Nevertheless, Chinese steel output is expected to decline moving ahead as Beijing has started implementing a four-month reduction in production to streamline its burgeoning steel sector and control pollution during the winter months (lasting until the middle of March 2018). The Hebei province – China’s top steel producing region – is looking to shutter 50% of its steel capacity during winter in a bid to clean up the environment.
Overall, China is expected to cut its steel production capacity by around 50 million metric tons in 2017. The country’s actions to reduce its excess steel supply during winter are also expected to lend support to global steel prices moving ahead. This is also expected to tighten global steel output in the coming months.

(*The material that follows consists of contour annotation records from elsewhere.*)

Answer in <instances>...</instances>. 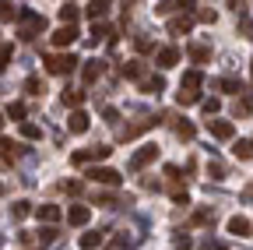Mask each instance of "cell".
Returning a JSON list of instances; mask_svg holds the SVG:
<instances>
[{
    "label": "cell",
    "mask_w": 253,
    "mask_h": 250,
    "mask_svg": "<svg viewBox=\"0 0 253 250\" xmlns=\"http://www.w3.org/2000/svg\"><path fill=\"white\" fill-rule=\"evenodd\" d=\"M21 39H36L42 28H46V18L42 14H36V11H28V7H21Z\"/></svg>",
    "instance_id": "obj_2"
},
{
    "label": "cell",
    "mask_w": 253,
    "mask_h": 250,
    "mask_svg": "<svg viewBox=\"0 0 253 250\" xmlns=\"http://www.w3.org/2000/svg\"><path fill=\"white\" fill-rule=\"evenodd\" d=\"M49 39H53V46H71V43H78V28L74 25H60Z\"/></svg>",
    "instance_id": "obj_9"
},
{
    "label": "cell",
    "mask_w": 253,
    "mask_h": 250,
    "mask_svg": "<svg viewBox=\"0 0 253 250\" xmlns=\"http://www.w3.org/2000/svg\"><path fill=\"white\" fill-rule=\"evenodd\" d=\"M232 155H236V159H243V162H250V159H253V141H236V145H232Z\"/></svg>",
    "instance_id": "obj_21"
},
{
    "label": "cell",
    "mask_w": 253,
    "mask_h": 250,
    "mask_svg": "<svg viewBox=\"0 0 253 250\" xmlns=\"http://www.w3.org/2000/svg\"><path fill=\"white\" fill-rule=\"evenodd\" d=\"M155 64H158V67H162V71H169V67H176V64H179V50H176V46H162V50H158V53H155Z\"/></svg>",
    "instance_id": "obj_7"
},
{
    "label": "cell",
    "mask_w": 253,
    "mask_h": 250,
    "mask_svg": "<svg viewBox=\"0 0 253 250\" xmlns=\"http://www.w3.org/2000/svg\"><path fill=\"white\" fill-rule=\"evenodd\" d=\"M211 222H214V208H201L194 215V226H211Z\"/></svg>",
    "instance_id": "obj_28"
},
{
    "label": "cell",
    "mask_w": 253,
    "mask_h": 250,
    "mask_svg": "<svg viewBox=\"0 0 253 250\" xmlns=\"http://www.w3.org/2000/svg\"><path fill=\"white\" fill-rule=\"evenodd\" d=\"M106 14H109V4H106V0H95V4H88V7H84V18H91L95 25H99Z\"/></svg>",
    "instance_id": "obj_16"
},
{
    "label": "cell",
    "mask_w": 253,
    "mask_h": 250,
    "mask_svg": "<svg viewBox=\"0 0 253 250\" xmlns=\"http://www.w3.org/2000/svg\"><path fill=\"white\" fill-rule=\"evenodd\" d=\"M141 92H144V96H162V92H166V78H162V74L144 78V81H141Z\"/></svg>",
    "instance_id": "obj_15"
},
{
    "label": "cell",
    "mask_w": 253,
    "mask_h": 250,
    "mask_svg": "<svg viewBox=\"0 0 253 250\" xmlns=\"http://www.w3.org/2000/svg\"><path fill=\"white\" fill-rule=\"evenodd\" d=\"M36 215H39V222H46V226H56L60 218H63V211H60L56 204H39Z\"/></svg>",
    "instance_id": "obj_13"
},
{
    "label": "cell",
    "mask_w": 253,
    "mask_h": 250,
    "mask_svg": "<svg viewBox=\"0 0 253 250\" xmlns=\"http://www.w3.org/2000/svg\"><path fill=\"white\" fill-rule=\"evenodd\" d=\"M250 229H253V222H250L246 215H232L229 218V233L232 236H250Z\"/></svg>",
    "instance_id": "obj_14"
},
{
    "label": "cell",
    "mask_w": 253,
    "mask_h": 250,
    "mask_svg": "<svg viewBox=\"0 0 253 250\" xmlns=\"http://www.w3.org/2000/svg\"><path fill=\"white\" fill-rule=\"evenodd\" d=\"M208 176H214V180H221V176H225V169H221L218 162H211V166H208Z\"/></svg>",
    "instance_id": "obj_41"
},
{
    "label": "cell",
    "mask_w": 253,
    "mask_h": 250,
    "mask_svg": "<svg viewBox=\"0 0 253 250\" xmlns=\"http://www.w3.org/2000/svg\"><path fill=\"white\" fill-rule=\"evenodd\" d=\"M0 127H4V116H0Z\"/></svg>",
    "instance_id": "obj_46"
},
{
    "label": "cell",
    "mask_w": 253,
    "mask_h": 250,
    "mask_svg": "<svg viewBox=\"0 0 253 250\" xmlns=\"http://www.w3.org/2000/svg\"><path fill=\"white\" fill-rule=\"evenodd\" d=\"M95 201H99V204H106V208H113V204H123L116 194H95Z\"/></svg>",
    "instance_id": "obj_36"
},
{
    "label": "cell",
    "mask_w": 253,
    "mask_h": 250,
    "mask_svg": "<svg viewBox=\"0 0 253 250\" xmlns=\"http://www.w3.org/2000/svg\"><path fill=\"white\" fill-rule=\"evenodd\" d=\"M63 218H67L71 226H88V218H91V208H88V204H71Z\"/></svg>",
    "instance_id": "obj_8"
},
{
    "label": "cell",
    "mask_w": 253,
    "mask_h": 250,
    "mask_svg": "<svg viewBox=\"0 0 253 250\" xmlns=\"http://www.w3.org/2000/svg\"><path fill=\"white\" fill-rule=\"evenodd\" d=\"M201 85H204V74L201 71H186L183 81H179V92H194V96H201Z\"/></svg>",
    "instance_id": "obj_11"
},
{
    "label": "cell",
    "mask_w": 253,
    "mask_h": 250,
    "mask_svg": "<svg viewBox=\"0 0 253 250\" xmlns=\"http://www.w3.org/2000/svg\"><path fill=\"white\" fill-rule=\"evenodd\" d=\"M28 211H32V204H28V201H14V204H11V218H14V222H21Z\"/></svg>",
    "instance_id": "obj_27"
},
{
    "label": "cell",
    "mask_w": 253,
    "mask_h": 250,
    "mask_svg": "<svg viewBox=\"0 0 253 250\" xmlns=\"http://www.w3.org/2000/svg\"><path fill=\"white\" fill-rule=\"evenodd\" d=\"M11 56H14V43H0V71L11 64Z\"/></svg>",
    "instance_id": "obj_29"
},
{
    "label": "cell",
    "mask_w": 253,
    "mask_h": 250,
    "mask_svg": "<svg viewBox=\"0 0 253 250\" xmlns=\"http://www.w3.org/2000/svg\"><path fill=\"white\" fill-rule=\"evenodd\" d=\"M197 18H201V21H211V25H214V18H218V14H214V11H197Z\"/></svg>",
    "instance_id": "obj_43"
},
{
    "label": "cell",
    "mask_w": 253,
    "mask_h": 250,
    "mask_svg": "<svg viewBox=\"0 0 253 250\" xmlns=\"http://www.w3.org/2000/svg\"><path fill=\"white\" fill-rule=\"evenodd\" d=\"M201 109L211 116V113H218V109H221V102H218V99H201Z\"/></svg>",
    "instance_id": "obj_37"
},
{
    "label": "cell",
    "mask_w": 253,
    "mask_h": 250,
    "mask_svg": "<svg viewBox=\"0 0 253 250\" xmlns=\"http://www.w3.org/2000/svg\"><path fill=\"white\" fill-rule=\"evenodd\" d=\"M208 131H211V138H218V141H232V134H236V127L229 120H208Z\"/></svg>",
    "instance_id": "obj_6"
},
{
    "label": "cell",
    "mask_w": 253,
    "mask_h": 250,
    "mask_svg": "<svg viewBox=\"0 0 253 250\" xmlns=\"http://www.w3.org/2000/svg\"><path fill=\"white\" fill-rule=\"evenodd\" d=\"M102 240H106L102 233H84V236H81V250H95Z\"/></svg>",
    "instance_id": "obj_25"
},
{
    "label": "cell",
    "mask_w": 253,
    "mask_h": 250,
    "mask_svg": "<svg viewBox=\"0 0 253 250\" xmlns=\"http://www.w3.org/2000/svg\"><path fill=\"white\" fill-rule=\"evenodd\" d=\"M250 74H253V60H250Z\"/></svg>",
    "instance_id": "obj_44"
},
{
    "label": "cell",
    "mask_w": 253,
    "mask_h": 250,
    "mask_svg": "<svg viewBox=\"0 0 253 250\" xmlns=\"http://www.w3.org/2000/svg\"><path fill=\"white\" fill-rule=\"evenodd\" d=\"M60 99H63V106H74V109H78V106H81V99H84V92H74V88H67Z\"/></svg>",
    "instance_id": "obj_26"
},
{
    "label": "cell",
    "mask_w": 253,
    "mask_h": 250,
    "mask_svg": "<svg viewBox=\"0 0 253 250\" xmlns=\"http://www.w3.org/2000/svg\"><path fill=\"white\" fill-rule=\"evenodd\" d=\"M0 194H4V183H0Z\"/></svg>",
    "instance_id": "obj_45"
},
{
    "label": "cell",
    "mask_w": 253,
    "mask_h": 250,
    "mask_svg": "<svg viewBox=\"0 0 253 250\" xmlns=\"http://www.w3.org/2000/svg\"><path fill=\"white\" fill-rule=\"evenodd\" d=\"M176 102L179 106H194V102H201V96H194V92H176Z\"/></svg>",
    "instance_id": "obj_33"
},
{
    "label": "cell",
    "mask_w": 253,
    "mask_h": 250,
    "mask_svg": "<svg viewBox=\"0 0 253 250\" xmlns=\"http://www.w3.org/2000/svg\"><path fill=\"white\" fill-rule=\"evenodd\" d=\"M109 155H113L109 145H95V148L74 151V155H71V162H74V166H88V162H95V159H109Z\"/></svg>",
    "instance_id": "obj_4"
},
{
    "label": "cell",
    "mask_w": 253,
    "mask_h": 250,
    "mask_svg": "<svg viewBox=\"0 0 253 250\" xmlns=\"http://www.w3.org/2000/svg\"><path fill=\"white\" fill-rule=\"evenodd\" d=\"M102 71H106V64H102V60H84V67H81L84 85H95V81L102 78Z\"/></svg>",
    "instance_id": "obj_10"
},
{
    "label": "cell",
    "mask_w": 253,
    "mask_h": 250,
    "mask_svg": "<svg viewBox=\"0 0 253 250\" xmlns=\"http://www.w3.org/2000/svg\"><path fill=\"white\" fill-rule=\"evenodd\" d=\"M88 123H91V116H88L84 109H74L71 120H67V131H71V134H84V131H88Z\"/></svg>",
    "instance_id": "obj_12"
},
{
    "label": "cell",
    "mask_w": 253,
    "mask_h": 250,
    "mask_svg": "<svg viewBox=\"0 0 253 250\" xmlns=\"http://www.w3.org/2000/svg\"><path fill=\"white\" fill-rule=\"evenodd\" d=\"M21 14V7H14V4H7V0H0V21H14Z\"/></svg>",
    "instance_id": "obj_24"
},
{
    "label": "cell",
    "mask_w": 253,
    "mask_h": 250,
    "mask_svg": "<svg viewBox=\"0 0 253 250\" xmlns=\"http://www.w3.org/2000/svg\"><path fill=\"white\" fill-rule=\"evenodd\" d=\"M172 243H176V250H190V247H194V240H190L186 233H176V236H172Z\"/></svg>",
    "instance_id": "obj_34"
},
{
    "label": "cell",
    "mask_w": 253,
    "mask_h": 250,
    "mask_svg": "<svg viewBox=\"0 0 253 250\" xmlns=\"http://www.w3.org/2000/svg\"><path fill=\"white\" fill-rule=\"evenodd\" d=\"M39 240H42V243H53V240H56V226H42V229H39Z\"/></svg>",
    "instance_id": "obj_38"
},
{
    "label": "cell",
    "mask_w": 253,
    "mask_h": 250,
    "mask_svg": "<svg viewBox=\"0 0 253 250\" xmlns=\"http://www.w3.org/2000/svg\"><path fill=\"white\" fill-rule=\"evenodd\" d=\"M25 92L28 96H42V78H36V74L25 78Z\"/></svg>",
    "instance_id": "obj_30"
},
{
    "label": "cell",
    "mask_w": 253,
    "mask_h": 250,
    "mask_svg": "<svg viewBox=\"0 0 253 250\" xmlns=\"http://www.w3.org/2000/svg\"><path fill=\"white\" fill-rule=\"evenodd\" d=\"M194 134H197V127H194L190 120H179V123H176V138H179V141H190Z\"/></svg>",
    "instance_id": "obj_22"
},
{
    "label": "cell",
    "mask_w": 253,
    "mask_h": 250,
    "mask_svg": "<svg viewBox=\"0 0 253 250\" xmlns=\"http://www.w3.org/2000/svg\"><path fill=\"white\" fill-rule=\"evenodd\" d=\"M190 28H194V21H190L186 14H179V18H169V32H172V36H186Z\"/></svg>",
    "instance_id": "obj_18"
},
{
    "label": "cell",
    "mask_w": 253,
    "mask_h": 250,
    "mask_svg": "<svg viewBox=\"0 0 253 250\" xmlns=\"http://www.w3.org/2000/svg\"><path fill=\"white\" fill-rule=\"evenodd\" d=\"M120 74L123 78H134V81H144V64H141V60H130V64L120 67Z\"/></svg>",
    "instance_id": "obj_19"
},
{
    "label": "cell",
    "mask_w": 253,
    "mask_h": 250,
    "mask_svg": "<svg viewBox=\"0 0 253 250\" xmlns=\"http://www.w3.org/2000/svg\"><path fill=\"white\" fill-rule=\"evenodd\" d=\"M155 159H158V148H155V145H141V148L134 151V159H130V169L141 173V169H144L148 162H155Z\"/></svg>",
    "instance_id": "obj_5"
},
{
    "label": "cell",
    "mask_w": 253,
    "mask_h": 250,
    "mask_svg": "<svg viewBox=\"0 0 253 250\" xmlns=\"http://www.w3.org/2000/svg\"><path fill=\"white\" fill-rule=\"evenodd\" d=\"M42 64H46V71H49V74H71V71L81 64V60H78L74 53H49Z\"/></svg>",
    "instance_id": "obj_1"
},
{
    "label": "cell",
    "mask_w": 253,
    "mask_h": 250,
    "mask_svg": "<svg viewBox=\"0 0 253 250\" xmlns=\"http://www.w3.org/2000/svg\"><path fill=\"white\" fill-rule=\"evenodd\" d=\"M214 88H221V92H229V96H236V92H243V85H239L236 78H218V81H214Z\"/></svg>",
    "instance_id": "obj_23"
},
{
    "label": "cell",
    "mask_w": 253,
    "mask_h": 250,
    "mask_svg": "<svg viewBox=\"0 0 253 250\" xmlns=\"http://www.w3.org/2000/svg\"><path fill=\"white\" fill-rule=\"evenodd\" d=\"M190 60H194V64H208V60H211V50L204 46V43H190Z\"/></svg>",
    "instance_id": "obj_17"
},
{
    "label": "cell",
    "mask_w": 253,
    "mask_h": 250,
    "mask_svg": "<svg viewBox=\"0 0 253 250\" xmlns=\"http://www.w3.org/2000/svg\"><path fill=\"white\" fill-rule=\"evenodd\" d=\"M25 113H28V109H25V102H11V106H7V116H11V120H18V123H25Z\"/></svg>",
    "instance_id": "obj_31"
},
{
    "label": "cell",
    "mask_w": 253,
    "mask_h": 250,
    "mask_svg": "<svg viewBox=\"0 0 253 250\" xmlns=\"http://www.w3.org/2000/svg\"><path fill=\"white\" fill-rule=\"evenodd\" d=\"M239 28H243V36H246V39H253V21H250V18H243Z\"/></svg>",
    "instance_id": "obj_40"
},
{
    "label": "cell",
    "mask_w": 253,
    "mask_h": 250,
    "mask_svg": "<svg viewBox=\"0 0 253 250\" xmlns=\"http://www.w3.org/2000/svg\"><path fill=\"white\" fill-rule=\"evenodd\" d=\"M21 134H25V138H28V141H39V138H42V131H39V127H36V123H28V120H25V123H21Z\"/></svg>",
    "instance_id": "obj_32"
},
{
    "label": "cell",
    "mask_w": 253,
    "mask_h": 250,
    "mask_svg": "<svg viewBox=\"0 0 253 250\" xmlns=\"http://www.w3.org/2000/svg\"><path fill=\"white\" fill-rule=\"evenodd\" d=\"M78 18H81V7H78V4H63V7H60V21H63V25H74Z\"/></svg>",
    "instance_id": "obj_20"
},
{
    "label": "cell",
    "mask_w": 253,
    "mask_h": 250,
    "mask_svg": "<svg viewBox=\"0 0 253 250\" xmlns=\"http://www.w3.org/2000/svg\"><path fill=\"white\" fill-rule=\"evenodd\" d=\"M250 113H253V96L243 99V102H236V116H250Z\"/></svg>",
    "instance_id": "obj_35"
},
{
    "label": "cell",
    "mask_w": 253,
    "mask_h": 250,
    "mask_svg": "<svg viewBox=\"0 0 253 250\" xmlns=\"http://www.w3.org/2000/svg\"><path fill=\"white\" fill-rule=\"evenodd\" d=\"M84 176L95 180V183H102V187H120V183H123V176H120L113 166H91Z\"/></svg>",
    "instance_id": "obj_3"
},
{
    "label": "cell",
    "mask_w": 253,
    "mask_h": 250,
    "mask_svg": "<svg viewBox=\"0 0 253 250\" xmlns=\"http://www.w3.org/2000/svg\"><path fill=\"white\" fill-rule=\"evenodd\" d=\"M134 46H137L141 53H151V50H155V46H151V39H144V36H137V39H134Z\"/></svg>",
    "instance_id": "obj_39"
},
{
    "label": "cell",
    "mask_w": 253,
    "mask_h": 250,
    "mask_svg": "<svg viewBox=\"0 0 253 250\" xmlns=\"http://www.w3.org/2000/svg\"><path fill=\"white\" fill-rule=\"evenodd\" d=\"M102 116H106V120H109V123H116V120H120V113H116V109H113V106H106V109H102Z\"/></svg>",
    "instance_id": "obj_42"
}]
</instances>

China’s finished steel exports also slumped around 35% year over year to 4.98 million tons in October, per data released by the General Administration of Customs. The country’s steel exports are also down roughly 30% for the first ten months of 2017. Positive rulings in trade cases (resulting in levy of heavy tariffs) against China is contributing to a decline in Chinese steel exports.
How Other Key Producers Fared in October?
Among other major Asian producers, Japan saw a 1% decline in production to 9 Mt in October following a 2% rise a month ago. Production in India went up 5.3% to 8.6 Mt in October. Higher domestic steel prices and increasing local demand are benefiting Indian steel mills. South Korea raked in a 4% gain to 6.2 Mt. Consolidated output were up 5.7% to 99.8 Mt in Asia.
In North America, crude steel production climbed 12% to 7 Mt in the United States. Output in Canada shot up 13.4% to around 1.1 Mt. Overall production for the region was up 9.3% to roughly 9.8 Mt.
In the Europe Union, production from Germany – the biggest producer in the region – rose 2.7% to 3.6 Mt. Output went up 6.1% in Italy to 2.3 Mt while rising 1.6% to 1.4 Mt in France. Spain saw a 11.9% jump to 1.3 Mt. Total output rose 3.4% in the European Union to 14.7 Mt.
Output in the Middle East surged 18% to 3 Mt with with Iran, the top producer in the region, seeing a 24.2% rise to 2 Mt. Africa logged a 19% gain to 1.2 Mt in the reported month.
Among other notable producers, production from Turkey was up 11.1% to 3.3 Mt. Output from Brazil, the largest producer in South America, increased 3.9% to 3 Mt.
Crude steel capacity utilization ratio for the reporting countries was 73% in October 2017, up from 70% a year ago and down from 73.6% in the previous month.
Demand Outlook Suggests Recovery
The WSA, last month, said that it sees global steel demand to expand 7% in 2017 following a 1% rise in 2016. Steel consumption in China is expected to go up 12.4% this year as closure of most of its outdated induction furnaces are expected to lead to a jump in steel use. Global steel demand barring China is expected to rise 2.6% in 2017.
A cyclical upturn in steel demand this year has been backed by strong economic momentum across advanced and developing economies. The U.S. economy is showing strong fundamentals on the back of improving business confidence and healthy consumer spending. Steel demand in the United States is expected to rise 4.8% this year.
Moreover, Eurozone’s economic recovery continues apace, as evident from recent upbeat economic data. The region’s recovery is backed by declining unemployment and strengthening business and consumer confidence. The WSA sees steel demand in the European Union to go up 2.5% in 2017. This augurs well for companies like ArcelorMittal MT , which generates almost half of revenues from this region. United States Steel Corporation X also has a significant presence in Europe.
Demand in emerging and developing economies (barring China) is also expected to rise 2.8% this year. Developing economies are gaining from an upturn in the world economy and economic reforms across several countries including India and Brazil.